Taken From Wednesday, July 6, 2011

I did a lot of reading today. My book called Revolution. I forget by who. Let's see, & i didn't do much of anything today, just ate, & waited in melanie's office while she worked. I am getting SO FAT here. Oh well...
& you know what, i hate becca's boyfriend. He is such a complete asshole towards her. She deserves much better. I told her that but she said she doesn't care, she still wants him even though he's an asshole. Ugh. I mean sure, he has issues of his own, but ugh, he is so like NOT a ray of sunshine. He just makes my best friend feel like shit all the time. I want to punch him... & i want karl to text me back. He hasn't since maybe 4:30 today? I dunno. He probably had to work or something, or fell asleep. He's always saying how tired he is...
Amber said she got my letter today, & she'll send me one here at melanie's. I said okay...

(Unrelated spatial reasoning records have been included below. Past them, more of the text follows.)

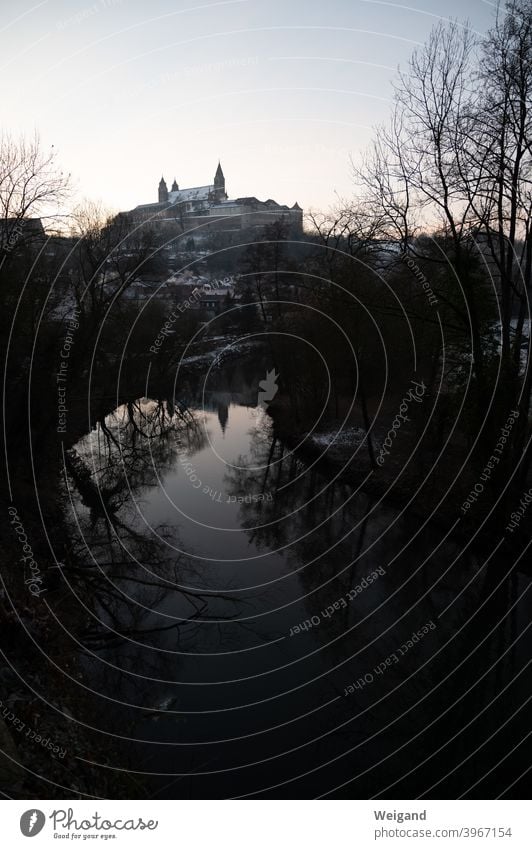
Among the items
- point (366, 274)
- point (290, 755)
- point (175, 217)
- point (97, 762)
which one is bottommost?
point (290, 755)

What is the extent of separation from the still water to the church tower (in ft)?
574

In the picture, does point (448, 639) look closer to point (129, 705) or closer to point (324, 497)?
point (129, 705)

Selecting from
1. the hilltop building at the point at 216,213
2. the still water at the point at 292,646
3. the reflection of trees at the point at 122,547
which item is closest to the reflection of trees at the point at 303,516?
the still water at the point at 292,646

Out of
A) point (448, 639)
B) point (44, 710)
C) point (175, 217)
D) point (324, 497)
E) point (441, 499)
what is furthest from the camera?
point (175, 217)

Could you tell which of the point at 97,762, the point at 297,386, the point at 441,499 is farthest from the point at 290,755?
the point at 297,386

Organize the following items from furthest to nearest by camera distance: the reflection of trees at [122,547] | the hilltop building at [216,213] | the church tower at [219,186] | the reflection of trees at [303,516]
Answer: the church tower at [219,186] → the hilltop building at [216,213] → the reflection of trees at [303,516] → the reflection of trees at [122,547]

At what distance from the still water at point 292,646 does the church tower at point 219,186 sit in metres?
175

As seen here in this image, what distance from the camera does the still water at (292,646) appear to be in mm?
9008

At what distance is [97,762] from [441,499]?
1397 cm

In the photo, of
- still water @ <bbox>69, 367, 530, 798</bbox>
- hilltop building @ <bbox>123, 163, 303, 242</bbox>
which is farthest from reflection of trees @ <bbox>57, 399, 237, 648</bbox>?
hilltop building @ <bbox>123, 163, 303, 242</bbox>

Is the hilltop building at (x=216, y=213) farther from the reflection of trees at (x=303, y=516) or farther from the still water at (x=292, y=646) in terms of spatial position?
the still water at (x=292, y=646)

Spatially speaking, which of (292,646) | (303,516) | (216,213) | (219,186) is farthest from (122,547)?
(219,186)

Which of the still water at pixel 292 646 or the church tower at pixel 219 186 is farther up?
the church tower at pixel 219 186

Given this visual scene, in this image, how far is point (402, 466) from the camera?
22.8 meters
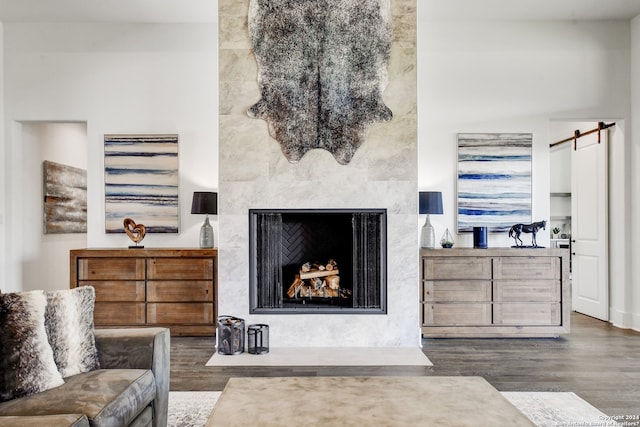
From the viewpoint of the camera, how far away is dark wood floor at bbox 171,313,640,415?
301 cm

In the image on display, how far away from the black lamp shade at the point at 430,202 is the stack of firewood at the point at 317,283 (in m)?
1.08

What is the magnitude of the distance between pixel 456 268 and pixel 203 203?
8.40 ft

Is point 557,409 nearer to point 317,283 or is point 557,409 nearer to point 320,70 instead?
point 317,283

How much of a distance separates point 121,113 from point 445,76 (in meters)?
3.57

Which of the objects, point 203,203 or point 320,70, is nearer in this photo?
point 320,70

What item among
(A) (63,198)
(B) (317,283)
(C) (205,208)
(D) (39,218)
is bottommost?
(B) (317,283)

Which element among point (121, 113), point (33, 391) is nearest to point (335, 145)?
point (121, 113)

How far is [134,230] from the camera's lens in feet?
15.4

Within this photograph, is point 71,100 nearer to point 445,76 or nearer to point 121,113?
point 121,113

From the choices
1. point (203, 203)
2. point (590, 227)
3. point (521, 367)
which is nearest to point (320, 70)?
point (203, 203)

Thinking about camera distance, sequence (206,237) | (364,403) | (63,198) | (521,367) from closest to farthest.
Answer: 1. (364,403)
2. (521,367)
3. (206,237)
4. (63,198)

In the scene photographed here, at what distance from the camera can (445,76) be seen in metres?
4.87

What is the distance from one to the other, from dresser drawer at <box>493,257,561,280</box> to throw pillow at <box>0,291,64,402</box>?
3.69m

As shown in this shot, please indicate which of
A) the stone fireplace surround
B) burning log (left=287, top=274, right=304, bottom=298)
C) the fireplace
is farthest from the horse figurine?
burning log (left=287, top=274, right=304, bottom=298)
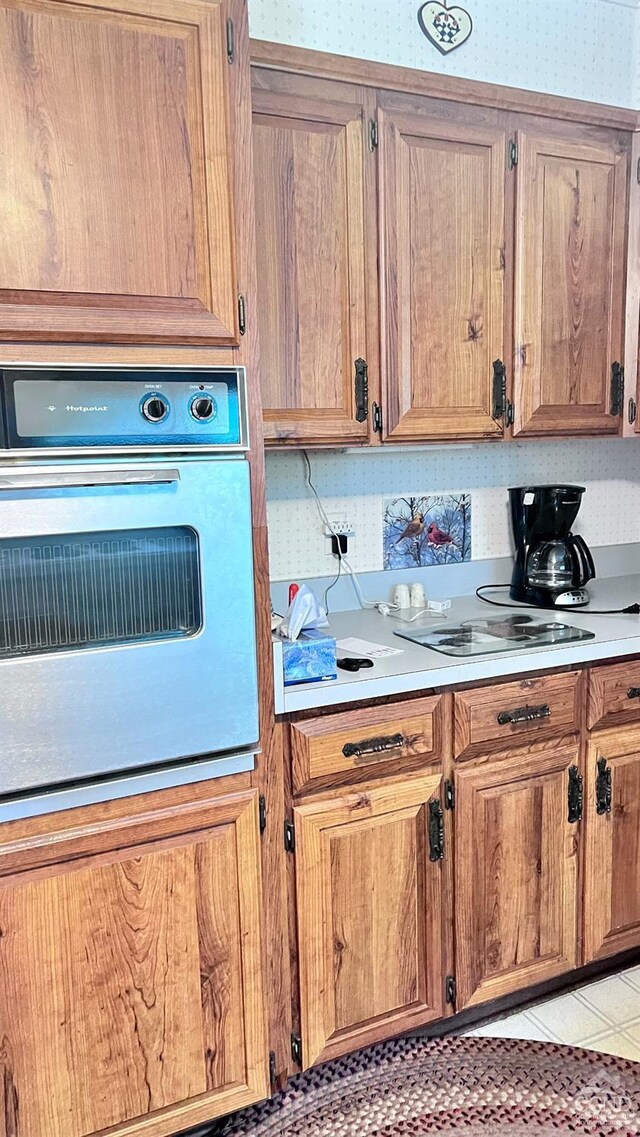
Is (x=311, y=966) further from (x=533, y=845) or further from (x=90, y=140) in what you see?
(x=90, y=140)

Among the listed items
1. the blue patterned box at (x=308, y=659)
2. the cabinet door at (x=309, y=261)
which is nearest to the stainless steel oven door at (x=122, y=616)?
the blue patterned box at (x=308, y=659)

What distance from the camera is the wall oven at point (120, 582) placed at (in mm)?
1308

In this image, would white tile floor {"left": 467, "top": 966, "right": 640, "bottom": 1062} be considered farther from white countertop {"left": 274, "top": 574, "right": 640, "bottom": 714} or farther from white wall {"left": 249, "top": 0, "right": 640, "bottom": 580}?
white wall {"left": 249, "top": 0, "right": 640, "bottom": 580}

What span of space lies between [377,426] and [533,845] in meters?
1.09

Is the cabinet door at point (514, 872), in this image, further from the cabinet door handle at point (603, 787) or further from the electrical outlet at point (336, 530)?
the electrical outlet at point (336, 530)

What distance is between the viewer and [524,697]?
1.87m

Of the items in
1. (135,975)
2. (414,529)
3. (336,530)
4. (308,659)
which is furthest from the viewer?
(414,529)

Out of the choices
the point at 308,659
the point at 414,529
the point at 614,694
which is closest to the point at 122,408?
the point at 308,659

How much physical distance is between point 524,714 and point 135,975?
1005mm

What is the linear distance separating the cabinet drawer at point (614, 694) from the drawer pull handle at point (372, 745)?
1.81ft

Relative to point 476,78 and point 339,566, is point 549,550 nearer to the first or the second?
point 339,566

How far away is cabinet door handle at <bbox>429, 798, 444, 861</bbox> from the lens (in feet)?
5.87

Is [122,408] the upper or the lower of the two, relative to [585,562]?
upper

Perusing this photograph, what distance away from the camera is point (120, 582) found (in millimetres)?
1383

I told becca i'd give her melanie's address so she could send me my super late birthday card over here. But i don't know melanie's address & i'd feel weird asking her for it. She might not want me to give it to becca cuz she doesn't know her or whatever. Oh, well.
Ugh. Why can't he just text me back... I miss talking to karl. When we first started texting he was like, always there. I wonder what changed. Whatever. I'm so sick of feeling so fat. But i do. I can't help it. I hate when my legs touch. It feels disgusting. I can't stand it. He says he'd like me to gain weight, like to a healthy BMI of 20. God i wanna make him happy but i don't wanna get that fat. At least i have the comforting fact that i can lose all this weight when i finally get home. Which will be on the 30th.
I'm going to go brush my sore teeth, now, & get ready for bed.